Age-related changes in general and sexual health in middle-aged and older men: results from the European Male Ageing Study (EMAS).
Corona G., Lee DM., Forti G., O'Connor DB., Maggi M., O'Neill TW., Pendleton N., Bartfai G., Boonen S., Casanueva FF., Finn JD., Giwercman A., Han TS., Huhtaniemi IT., Kula K., Lean ME., Punab M., Silman AJ., Vanderschueren D., Wu FC.

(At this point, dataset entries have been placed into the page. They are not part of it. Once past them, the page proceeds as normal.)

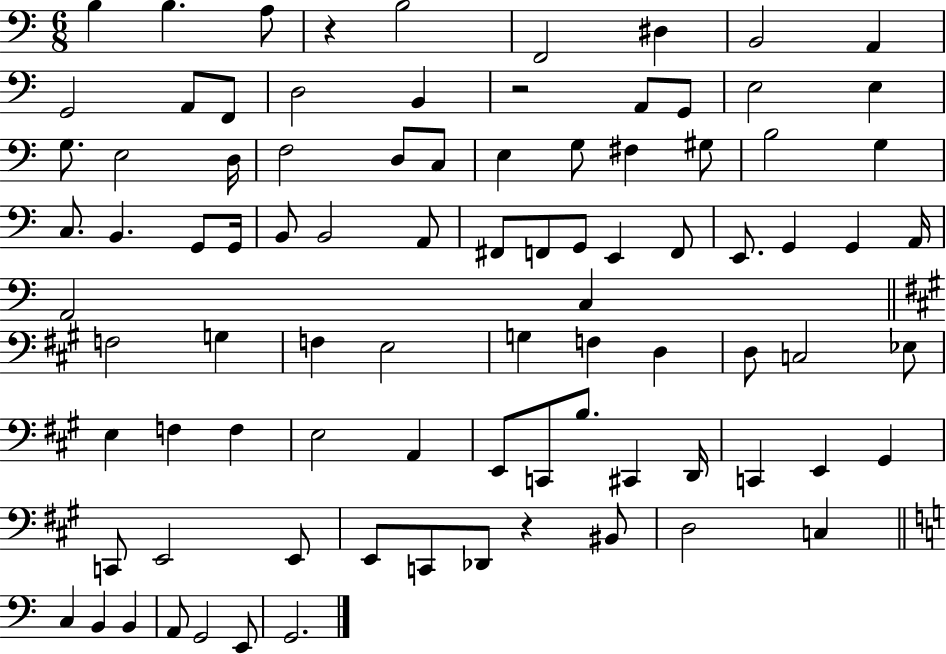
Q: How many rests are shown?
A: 3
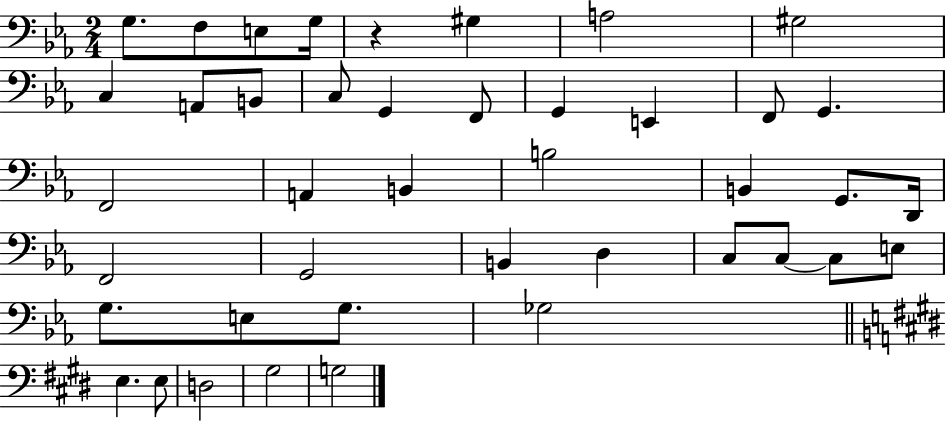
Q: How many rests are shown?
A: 1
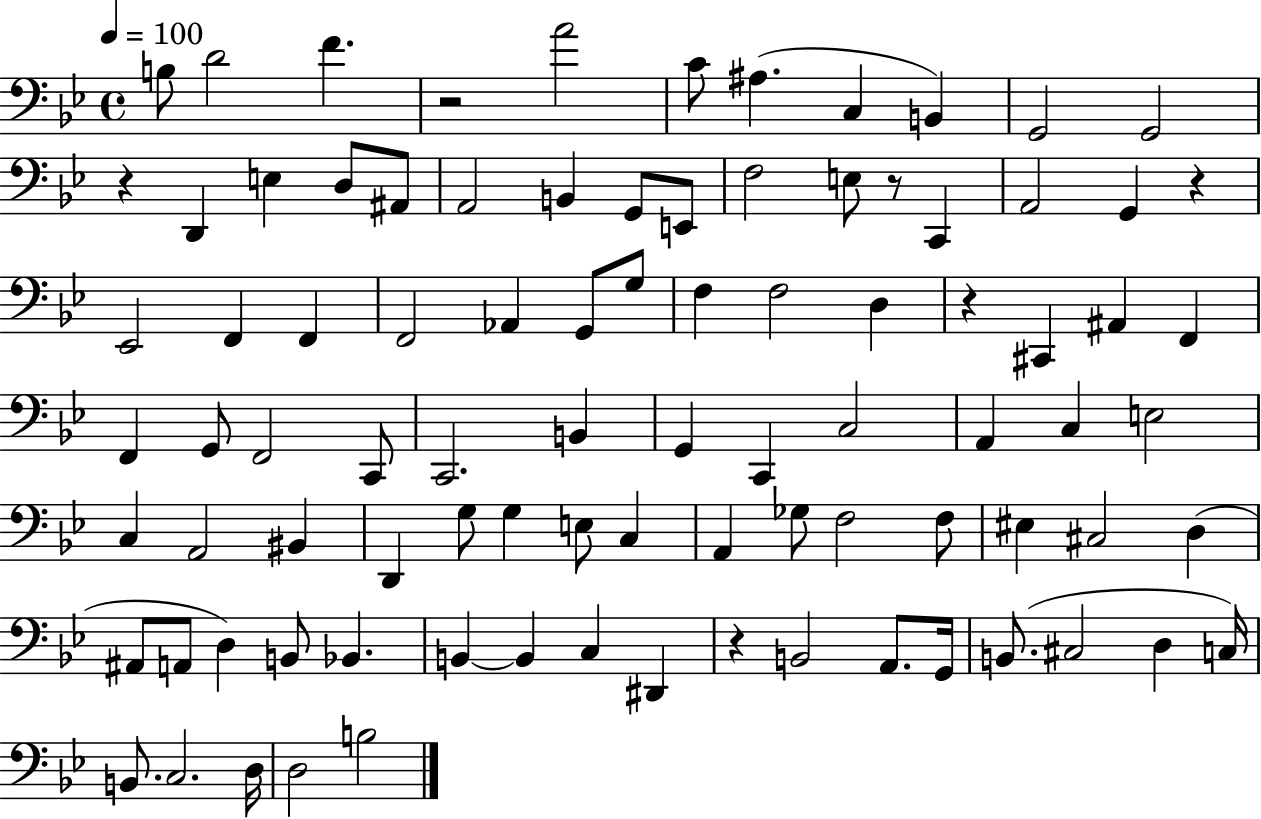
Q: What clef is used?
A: bass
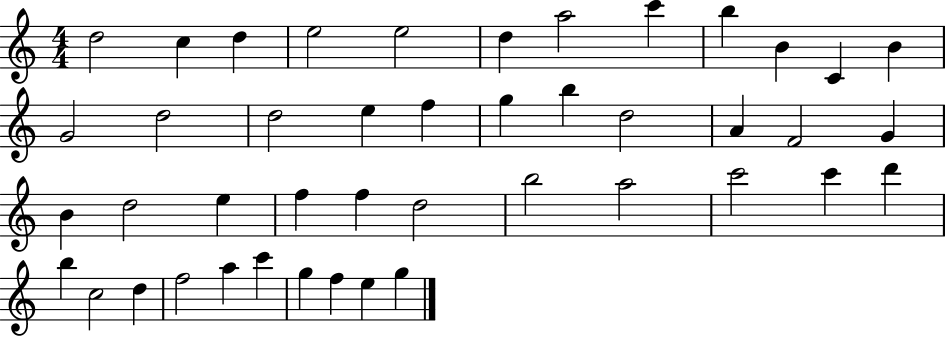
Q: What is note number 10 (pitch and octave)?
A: B4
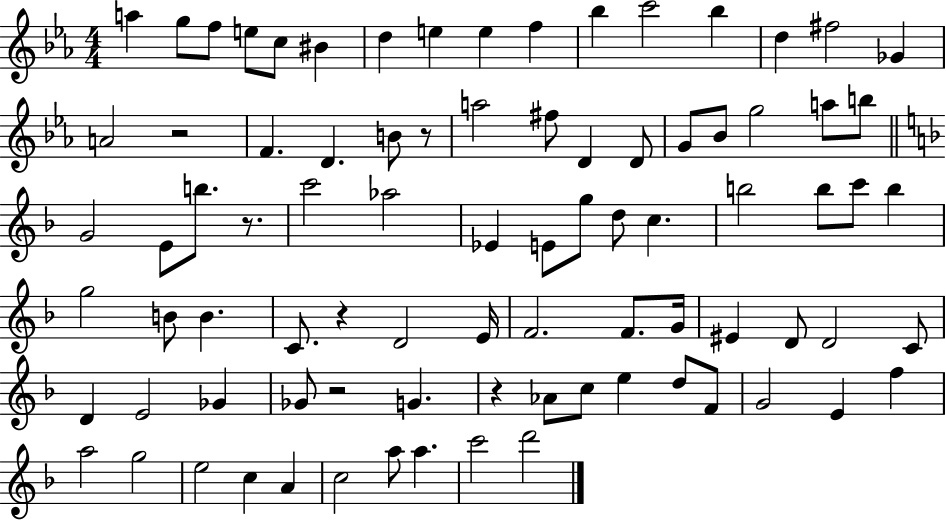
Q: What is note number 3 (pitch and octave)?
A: F5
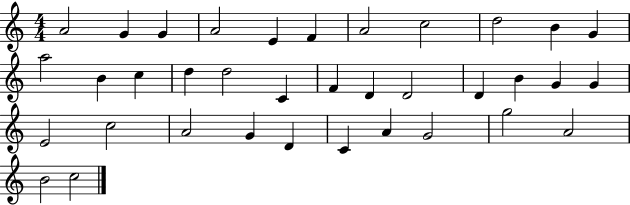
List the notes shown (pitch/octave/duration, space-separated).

A4/h G4/q G4/q A4/h E4/q F4/q A4/h C5/h D5/h B4/q G4/q A5/h B4/q C5/q D5/q D5/h C4/q F4/q D4/q D4/h D4/q B4/q G4/q G4/q E4/h C5/h A4/h G4/q D4/q C4/q A4/q G4/h G5/h A4/h B4/h C5/h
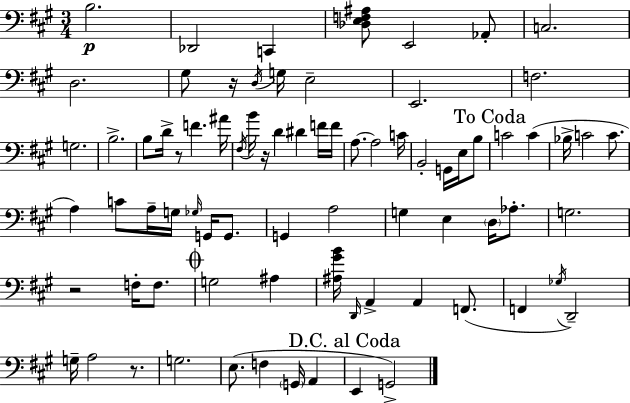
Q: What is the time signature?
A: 3/4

INTRODUCTION: Limited information is available concerning the general and sexual health status of European men. AIM: To investigate the age-related changes in general and sexual health in middle-aged and older men from different countries of the European Union. METHODS: This is a cross-sectional multicenter survey performed on a sample of 3,369 community-dwelling men aged 40-79 years old (mean 60 + or - 11 years). Subjects were randomly selected from eight European centers including centers from nontransitional (Florence [Italy], Leuven [Belgium], Malmö[Sweden], Manchester [United Kingdom], Santiago de Compostela [Spain]) and transitional countries (Lodz [Poland], Szeged [Hungary], Tartu [Estonia]). MAIN OUTCOME MEASURES: Different parameters were evaluated including the Beck's Depression Inventory for the quantification of depressive symptoms, the Short Form-36 Health Survey for the assessment of the quality of life (QoL), the International Prostate Symptom Score for the evaluation of lower urinary tract symptoms, and the European Male Ageing Study sexual function questionnaire for the study of sexual function. RESULTS: More than 50% of subjects reported the presence of one or more common morbidities. Overall, hypertension (29%), obesity (24%), and heart diseases (16%) were the most prevalent conditions. Around 30% of men reported erectile dysfunction (ED) and 6% reported severe orgasmic impairment, both of which were closely associated with age and concomitant morbidities. Only 38% of men reporting ED were concerned about it. Furthermore, concern about ED increased with age, peaking in the 50-59 years age band, but decreased thereafter. Men in transitional countries reported a higher prevalence of morbidities and impairment of sexual function as well as a lower QoL. CONCLUSION: Sexual health declined while concomitant morbidities increased in European men as a function of age. The burden of general and sexual health is higher in transitional countries, emphasizing the need to develop more effective strategies to promote healthy aging for men in these countries.